Drei Kategorien trennen FiBu und KLR
Nicht jeder Aufwand in der FiBu ist automatisch ein Kostenfaktor für die Kalkulation. Drei Kategorien klären die Zuordnung:
- Neutraler Aufwand: Aufwendungen ohne Bezug zum Geschäftsbetrieb. Der Wasserschaden im Büro (9.000 Euro) mindert den Gewinn in der FiBu, hat aber mit dem Verkauf von Produkten nichts zu tun. Er fließt nicht in die Kostenrechnung.
- Aufwendungen, die direkt dem Betriebszweck dienen, heißen Zweckaufwand (= Grundkosten). Wareneinkauf, Gehälter, Serverkosten: Sie stehen in der FiBu und in der KLR in gleicher Höhe.
- Kalkulatorische Kosten setzt die KLR an, obwohl die FiBu keinen oder einen anderen Betrag zeigt. Olena arbeitet 50 Stunden pro Woche im Shop, zahlt sich aber kein Gehalt. Die KLR rechnet trotzdem einen Unternehmerlohn ein, sonst wäre die Kalkulation verzerrt.
🎬 Vorstellung: Geh im Kopf die Kostenpositionen deines Ausbildungsbetriebs durch. Welche Posten tauchen in der Buchhaltung auf, haben aber mit dem Kerngeschäft nichts zu tun?
Wie wird aus dem FiBu-Verlust ein KLR-Gewinn?
Die Überleitung in vier Schritten
Zurück zu Olenas Zahlen. So entsteht aus dem FiBu-Verlust der KLR-Gewinn:
Unternehmensergebnis (FiBu): -8.200 €
Zwei neutrale Aufwendungen gehören nicht ins Betriebsergebnis: der Wasserschaden (+9.000 €) und eine Spende an einen Sportverein (+3.000 €) sind betriebsfremd.
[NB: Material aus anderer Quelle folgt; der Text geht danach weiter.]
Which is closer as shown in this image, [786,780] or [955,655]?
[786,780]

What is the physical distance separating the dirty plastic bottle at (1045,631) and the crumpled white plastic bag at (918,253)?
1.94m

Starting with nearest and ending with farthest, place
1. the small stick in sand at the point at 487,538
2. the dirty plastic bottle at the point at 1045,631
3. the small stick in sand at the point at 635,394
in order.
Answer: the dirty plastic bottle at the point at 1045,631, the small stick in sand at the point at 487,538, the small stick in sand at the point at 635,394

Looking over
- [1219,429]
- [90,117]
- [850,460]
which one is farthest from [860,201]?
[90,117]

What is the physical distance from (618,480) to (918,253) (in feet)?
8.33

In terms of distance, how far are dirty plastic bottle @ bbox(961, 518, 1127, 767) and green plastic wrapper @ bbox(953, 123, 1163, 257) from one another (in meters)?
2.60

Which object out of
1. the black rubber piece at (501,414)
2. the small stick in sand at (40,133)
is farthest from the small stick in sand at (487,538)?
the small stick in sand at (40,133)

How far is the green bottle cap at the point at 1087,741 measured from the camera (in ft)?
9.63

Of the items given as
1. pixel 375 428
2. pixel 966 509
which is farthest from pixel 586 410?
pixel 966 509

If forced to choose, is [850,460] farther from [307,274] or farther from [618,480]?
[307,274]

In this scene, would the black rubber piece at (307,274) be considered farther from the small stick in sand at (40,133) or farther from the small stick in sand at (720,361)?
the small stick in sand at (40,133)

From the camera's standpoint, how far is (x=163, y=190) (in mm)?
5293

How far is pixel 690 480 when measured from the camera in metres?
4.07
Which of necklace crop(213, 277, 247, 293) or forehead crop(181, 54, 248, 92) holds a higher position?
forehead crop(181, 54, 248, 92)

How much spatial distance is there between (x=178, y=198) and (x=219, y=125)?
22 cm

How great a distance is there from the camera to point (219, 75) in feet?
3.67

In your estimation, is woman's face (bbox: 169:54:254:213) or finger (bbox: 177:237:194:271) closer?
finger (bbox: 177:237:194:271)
Zwischenstand: +3.800 €.
Jetzt kommen kalkulatorische Kosten hinzu: Olenas unbezahlte Arbeit wird als Unternehmerlohn eingerechnet (-2.400 €). Zusätzlich korrigierst du die Abschreibung auf den Server. Die FiBu schreibt steuerlich über 3 Jahre ab (4.000 €/Jahr), die KLR rechnet mit 6 Jahren tatsächlicher Nutzung (2.000 €/Jahr). Weil die FiBu mehr abgeschrieben hat, steigt das Betriebsergebnis um 2.000 €.
Betriebsergebnis (KLR): +3.400 €
Zwei Perspektiven, eine Entscheidung
Die FiBu zeigt das Gesamtbild des Unternehmens: alle Erträge und Aufwendungen, inklusive betriebsfremder Vorfälle. Die KLR filtert auf das Kerngeschäft und rechnet kalkulatorische Werte ein. Beide Ergebnisse sind korrekt. Sie beantworten nur unterschiedliche Fragen.
Olenas Antwort: Nein, nicht dichtmachen. Das Betriebsergebnis ist positiv. Den Wasserschaden regelt die Versicherung, die Spende war eine einmalige Entscheidung.
🤔 Frage dich: Wie würde sich das Betriebsergebnis verändern, wenn Olena sich ab nächsten Monat ein reguläres Gehalt von 3.500 Euro zahlt statt den kalkulatorischen Unternehmerlohn von 2.400 Euro anzusetzen?
Teste dein Wissen
Dein Onlineshop verzeichnete einen Brandschaden im Serverraum. Warum mindert dieser Vorfall den Jahresüberschuss in der Finanzbuchhaltung (FiBu), wird aber in der Kostenrechnung (KLR) herausgerechnet?